I have a DB that has a heavy transactional load (around 2-3 million transaction inserts per day) and each transaction insert creates several temp tables before committing the transaction.
In the process, pg_attribute table has got bloated. The number of rows in the table is less than 10k as of now, but the size is still 10GB.
I ran FULL VACUUM several times on this table, but it didn't help. Even restarted the DB and done FULL VACUUM again.
What are my options?

Update
postgres=# VACUUM (VERBOSE) pg_catalog.pg_attribute;
INFO: vacuuming "pg_catalog.pg_attribute"
INFO: "pg_attribute": found 0 removable, 25 nonremovable row versions in 1 out of 49 pages
DETAIL: 0 dead row versions cannot be removed yet, oldest xmin: 650634809
There were 30 unused item pointers.
Skipped 0 pages due to buffer pins, 25 frozen pages.

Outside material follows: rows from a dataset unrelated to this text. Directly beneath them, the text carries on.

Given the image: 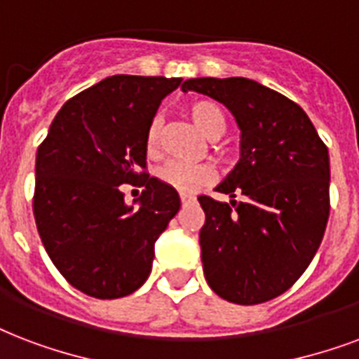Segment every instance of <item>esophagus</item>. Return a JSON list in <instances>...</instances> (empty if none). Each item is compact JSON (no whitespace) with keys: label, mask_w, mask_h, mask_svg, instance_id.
I'll use <instances>...</instances> for the list:
<instances>
[{"label":"esophagus","mask_w":359,"mask_h":359,"mask_svg":"<svg viewBox=\"0 0 359 359\" xmlns=\"http://www.w3.org/2000/svg\"><path fill=\"white\" fill-rule=\"evenodd\" d=\"M180 201H182V205L191 203V201H194V198H191V196H186V194H182V196H180Z\"/></svg>","instance_id":"1"}]
</instances>
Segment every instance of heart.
I'll return each instance as SVG.
<instances>
[{"instance_id": "heart-1", "label": "heart", "mask_w": 359, "mask_h": 359, "mask_svg": "<svg viewBox=\"0 0 359 359\" xmlns=\"http://www.w3.org/2000/svg\"><path fill=\"white\" fill-rule=\"evenodd\" d=\"M186 113L191 118V122L198 126L199 131L207 135L209 139H216L226 131V116H224L222 109L209 100H198L191 101L190 105L186 107ZM160 135H161V122L160 118L150 120L147 133H144V149L149 156L160 154ZM220 156H226V150L216 149ZM215 173L209 165L199 163V165H190V163H182V161H169L163 168L158 171V179L168 184L169 188L180 191V194H194L199 188L210 184Z\"/></svg>"}]
</instances>
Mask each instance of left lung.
Instances as JSON below:
<instances>
[{
  "mask_svg": "<svg viewBox=\"0 0 359 359\" xmlns=\"http://www.w3.org/2000/svg\"><path fill=\"white\" fill-rule=\"evenodd\" d=\"M241 128V160L216 190L245 201L199 196L201 262L216 295L237 305L275 299L305 273L330 218V154L295 101L250 79H190Z\"/></svg>",
  "mask_w": 359,
  "mask_h": 359,
  "instance_id": "left-lung-1",
  "label": "left lung"
}]
</instances>
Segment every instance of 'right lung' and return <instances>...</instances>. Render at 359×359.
<instances>
[{"label":"right lung","instance_id":"right-lung-1","mask_svg":"<svg viewBox=\"0 0 359 359\" xmlns=\"http://www.w3.org/2000/svg\"><path fill=\"white\" fill-rule=\"evenodd\" d=\"M182 79L114 75L60 109L35 160L34 216L62 277L95 299L133 294L154 243L180 209L177 190L147 171L144 133ZM144 188L137 210L121 184Z\"/></svg>","mask_w":359,"mask_h":359}]
</instances>
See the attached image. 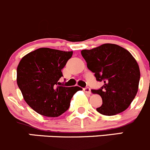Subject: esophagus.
<instances>
[{
    "label": "esophagus",
    "instance_id": "34e87169",
    "mask_svg": "<svg viewBox=\"0 0 150 150\" xmlns=\"http://www.w3.org/2000/svg\"><path fill=\"white\" fill-rule=\"evenodd\" d=\"M83 90H84V93H87V94H90V93H91V91H90V89L89 88V87H85V88L83 89Z\"/></svg>",
    "mask_w": 150,
    "mask_h": 150
}]
</instances>
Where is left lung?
<instances>
[{"instance_id":"left-lung-1","label":"left lung","mask_w":150,"mask_h":150,"mask_svg":"<svg viewBox=\"0 0 150 150\" xmlns=\"http://www.w3.org/2000/svg\"><path fill=\"white\" fill-rule=\"evenodd\" d=\"M81 54L96 80L103 82L100 89L92 90L93 93L100 95L103 101L97 112L106 116L124 112L134 99L140 80L139 65L133 55L114 44L83 50Z\"/></svg>"}]
</instances>
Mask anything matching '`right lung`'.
<instances>
[{
	"instance_id": "obj_1",
	"label": "right lung",
	"mask_w": 150,
	"mask_h": 150,
	"mask_svg": "<svg viewBox=\"0 0 150 150\" xmlns=\"http://www.w3.org/2000/svg\"><path fill=\"white\" fill-rule=\"evenodd\" d=\"M73 52L39 48L25 55L17 69V82L25 102L43 116L57 117L70 106L74 95L82 89L63 87L61 70Z\"/></svg>"
}]
</instances>
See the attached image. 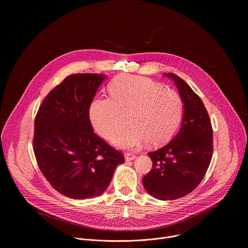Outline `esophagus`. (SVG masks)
<instances>
[{
	"label": "esophagus",
	"instance_id": "34e87169",
	"mask_svg": "<svg viewBox=\"0 0 248 248\" xmlns=\"http://www.w3.org/2000/svg\"><path fill=\"white\" fill-rule=\"evenodd\" d=\"M136 158V156L135 155H133V154H130V153H125L124 154V159H125V161H132V160H134Z\"/></svg>",
	"mask_w": 248,
	"mask_h": 248
}]
</instances>
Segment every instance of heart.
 <instances>
[{"label": "heart", "instance_id": "heart-1", "mask_svg": "<svg viewBox=\"0 0 248 248\" xmlns=\"http://www.w3.org/2000/svg\"><path fill=\"white\" fill-rule=\"evenodd\" d=\"M111 98L95 99L91 124L102 137L111 139L125 124L131 125L113 139L116 146L133 149L145 143L160 145L178 129L184 115L181 95L149 78L120 75L109 84Z\"/></svg>", "mask_w": 248, "mask_h": 248}]
</instances>
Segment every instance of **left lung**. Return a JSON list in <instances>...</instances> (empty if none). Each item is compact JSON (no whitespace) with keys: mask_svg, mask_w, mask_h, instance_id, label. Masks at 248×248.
Segmentation results:
<instances>
[{"mask_svg":"<svg viewBox=\"0 0 248 248\" xmlns=\"http://www.w3.org/2000/svg\"><path fill=\"white\" fill-rule=\"evenodd\" d=\"M165 76L173 80L183 99V124L170 142L148 153L153 167L142 183L153 197L174 200L193 191L205 176L213 154V129L200 97L180 77Z\"/></svg>","mask_w":248,"mask_h":248,"instance_id":"1","label":"left lung"}]
</instances>
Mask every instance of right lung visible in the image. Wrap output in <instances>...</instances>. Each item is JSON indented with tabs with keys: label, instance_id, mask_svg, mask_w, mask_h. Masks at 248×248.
Returning <instances> with one entry per match:
<instances>
[{
	"label": "right lung",
	"instance_id": "add662e5",
	"mask_svg": "<svg viewBox=\"0 0 248 248\" xmlns=\"http://www.w3.org/2000/svg\"><path fill=\"white\" fill-rule=\"evenodd\" d=\"M105 75L68 76L44 99L34 122L33 151L45 179L74 199L101 195L123 153L93 132L89 108Z\"/></svg>",
	"mask_w": 248,
	"mask_h": 248
}]
</instances>
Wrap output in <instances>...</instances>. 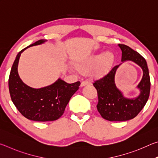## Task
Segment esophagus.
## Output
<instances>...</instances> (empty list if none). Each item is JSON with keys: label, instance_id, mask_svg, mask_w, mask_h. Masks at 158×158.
Returning a JSON list of instances; mask_svg holds the SVG:
<instances>
[{"label": "esophagus", "instance_id": "1", "mask_svg": "<svg viewBox=\"0 0 158 158\" xmlns=\"http://www.w3.org/2000/svg\"><path fill=\"white\" fill-rule=\"evenodd\" d=\"M91 85V82H90V81H82L81 83V87H84V86H85V85Z\"/></svg>", "mask_w": 158, "mask_h": 158}]
</instances>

0 pages are entirely empty.
CPU: user: 0.00 s, system: 0.00 s, elapsed: 0.00 s.
VACUUM
postgres=#
SELECT schemaname, relname, n_live_tup, n_dead_tup, last_autovacuum
FROM pg_stat_all_tables
ORDER BY n_dead_tup
/ (n_live_tup
* current_setting('autovacuum_vacuum_scale_factor')::float8
+ current_setting('autovacuum_vacuum_threshold')::float8)
DESC
LIMIT 10;

Something is holding the tuples back. Since restarting the database didn't fix the problem, it must be something durable. To my knowledge, that would be either a prepared transaction, or a logical replication slot. So look in the pg_prepared_xacts and pg_replication_slots views.